The pores of amorphous microporous silica are unique in their ability to be tailored to selectively permeate small molecules like He and H2, while reject only slightly larger CO2, N2, CH4 and CO, implying these materials have a pore size of around 0.3nm [1]. This size is challenging for most analytical techniques to measure, but with positron annihilation lifetime spectroscopy (PALS), the hierarchical structure having pore sizes peaking at 0.3nm, 0.8nm and 1.2nm was revealed for the first time, together with confirmation of the proposed silica network assembly mechanisms upon thermal treatment [2].

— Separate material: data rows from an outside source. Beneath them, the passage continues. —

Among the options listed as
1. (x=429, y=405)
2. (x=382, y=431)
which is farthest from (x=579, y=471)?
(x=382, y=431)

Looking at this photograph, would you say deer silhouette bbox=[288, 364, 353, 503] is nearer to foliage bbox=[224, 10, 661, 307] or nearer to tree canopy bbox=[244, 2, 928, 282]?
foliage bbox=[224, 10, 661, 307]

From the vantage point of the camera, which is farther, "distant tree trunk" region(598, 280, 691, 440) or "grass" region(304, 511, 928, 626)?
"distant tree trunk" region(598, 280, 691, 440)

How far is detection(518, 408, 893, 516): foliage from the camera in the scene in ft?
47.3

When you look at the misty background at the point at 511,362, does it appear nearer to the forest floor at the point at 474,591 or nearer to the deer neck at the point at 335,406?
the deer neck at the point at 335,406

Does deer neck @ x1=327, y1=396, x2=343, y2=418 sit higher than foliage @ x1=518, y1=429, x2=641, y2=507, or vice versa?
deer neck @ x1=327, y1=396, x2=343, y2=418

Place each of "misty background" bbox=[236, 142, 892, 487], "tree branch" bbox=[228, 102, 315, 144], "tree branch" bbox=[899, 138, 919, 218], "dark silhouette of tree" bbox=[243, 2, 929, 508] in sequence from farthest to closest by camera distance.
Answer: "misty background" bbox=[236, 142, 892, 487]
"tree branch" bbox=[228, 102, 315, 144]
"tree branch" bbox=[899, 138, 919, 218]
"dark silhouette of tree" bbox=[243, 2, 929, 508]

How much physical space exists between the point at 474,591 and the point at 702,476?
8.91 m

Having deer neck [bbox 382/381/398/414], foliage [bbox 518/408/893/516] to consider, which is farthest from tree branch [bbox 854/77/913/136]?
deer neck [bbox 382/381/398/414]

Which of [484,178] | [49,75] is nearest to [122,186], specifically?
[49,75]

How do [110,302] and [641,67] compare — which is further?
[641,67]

More recently, a study was extended to hydrated ions in zeolite structures. The first known studies on this commenced with MFI-type zeolite membranes made by in-situ crystallization, demonstrating a unique aqueous ion sieving effect, for example Na+ rejection of 77% whereas Mg2+ rejection was reported at 88% [3]. Despite being significantly more expensive than traditional well established desalination technologies, MFI-type zeolites interact uniquely and specifically to hydrated ions yielding potentially more useful effects. For example, monovalent ions such as Na+ and K+ more easily enter the zeolite intrinsic pores, altering the unit cell dimensions, while divalent ions such as Ca2+ and Mg2+ mostly interacted within the intercrystalline pores [4]. Further tailoring of the ion behavior was achieved through Si/Al ratio of the zeolite [5], while increasing temperature from 20°C to 90°C saw a unique ability to reversibly trigger selective passage of K+ [6]. Meanwhile, larger multivalent ions Al3+ and Fe3+ showed strong binding uniquely into the intercrystalline pores, offering the ability to block grain boundary defects and increase rejection of smaller ions such as Na+ [7]. Although zeolite membranes perform well as extremely robust desalination membranes [8], their higher cost implies viable outcomes in niche areas such as sensors or targeted high value ion separations.

References

  1. Diniz da Costa, J.C., Lu, G.Q., Rudolph, V., and Lin, Y.S., Novel molecular sieve silica (MSS) membranes: characterisation and permeation of single-step and two-step sol-gel membranes. Journal of Membrane Science, 2002. 198(1): p. 9-21.
  2. Duke, M.C., Pas, S.J., Hill, A.J., Lin, Y.S., and Diniz da Costa, J.C., Exposing the Molecular Sieving Architecture of Amorphous Silica Using Positron Annihilation Spectroscopy. Advanced Functional Materials, 2008. 18(23): p. 3818-3826.
  3. Li, L., Dong, J., Nenoff, T.M., and Lee, R., Desalination by reverse osmosis using MFI zeolite membranes. Journal of Membrane Science, 2004. 243(1): p. 401-404.
  4. Zhu, B., Zou, L., Doherty, C.M., Hill, A.J., Lin, Y.S., Hue, X., Wang, H., and Duke, M., Investigation of the effects of ion and water interaction on structure and chemistry of silicalite MFI type zeolite for its potential use as a seawater desalination membrane. Journal of Materials Chemistry, 2010. 20: p. 4675-4683.
  5. Zhu, B., Doherty, C.M., Hu, X., Hill, A.J., Zou, L., Lin, Y.S., and Duke, M., Designing hierarchical porous features of ZSM-5 zeolites via Si/Al ratio and their dynamic behavior in seawater ion complexes. Microporous and Mesoporous Materials, 2013. 173(0): p. 78-85.
  6. Zhu, B., Hong, Z., Milne, N., Doherty, C.M., Zou, L., Lin, Y.S., Hill, A.J., Gu, X., and Duke, M., Desalination of seawater ion complexes by MFI-type zeolite membranes: Temperature and long term stability. Journal of Membrane Science, 2014. 453(0): p. 126-135.
  7. Zhu, B., Hu, X., Shin, J.-W., Moon, I.-S., Muraki, Y., Morris, G., Gray, S., and Duke, M., A method for defect repair of MFI-type zeolite membranes by multivalent ion infiltration. Microporous and Mesoporous Materials, 2017. 237: p. 140-150.
  8. Zhu, B., Myat, D.T., Shin, J.-W., Na, Y.-H., Moon, I.-S., Connor, G., Maeda, S., Morris, G., Gray, S., and Duke, M., Application of robust MFI-type zeolite membrane for desalination of saline wastewater. Journal of Membrane Science, 2014. 475: p. 167-174.